My main question is regarding working with the 100% samples. Specifically, I am hoping to extract the 100% samples for 1920, 1930, and 1940, with about eight variables. I see that each of these is about 5 GB. I am wondering how long an extract of that size generally takes to be ready? This is strictly for planning purposes. I have read elsewhere that files can take hours or even days to be ready but I was curious if a specific file size would have a more precise estimate.

Additionally, I am afraid that in my ignorance I initially requested some extracts that are way too big. I was wondering if IPUMS staff would be able to delete these, as I am concerned they might be using up server capability that would be better served on realistic requests.

Thanks very much!

The time it takes to create extracts depends on the size of your extract as well as how many others are requesting data and how large their extract requests are.
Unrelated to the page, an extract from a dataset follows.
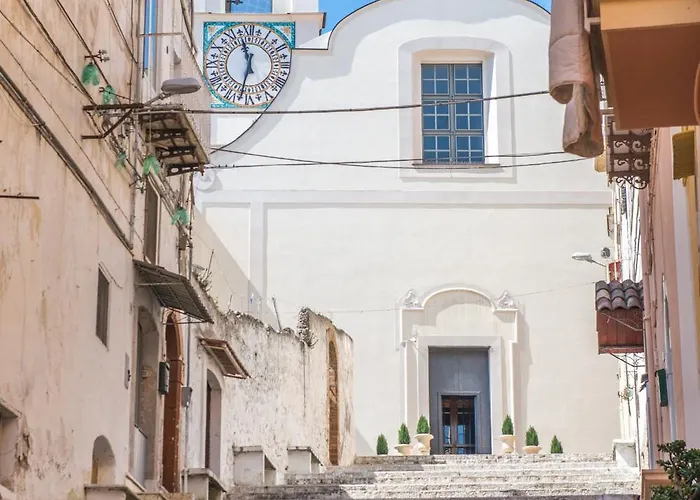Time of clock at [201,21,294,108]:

The number of records rather than the number of variables tends to drive slower extract speeds on IPUMS USA. Your plan to request the full count files for decennial censuses in separate requests seems like a good approach for this. I would guess that a full count extract could take 1-2 days, but that can obviously vary as described above. Requesting fixed width rather than formatted extracts is one way to reduce extract wait times.

I have followed up with you directly via email about your enthusiastic first extracts–thanks for following up about this and keeping all IPUMS USA users in mind.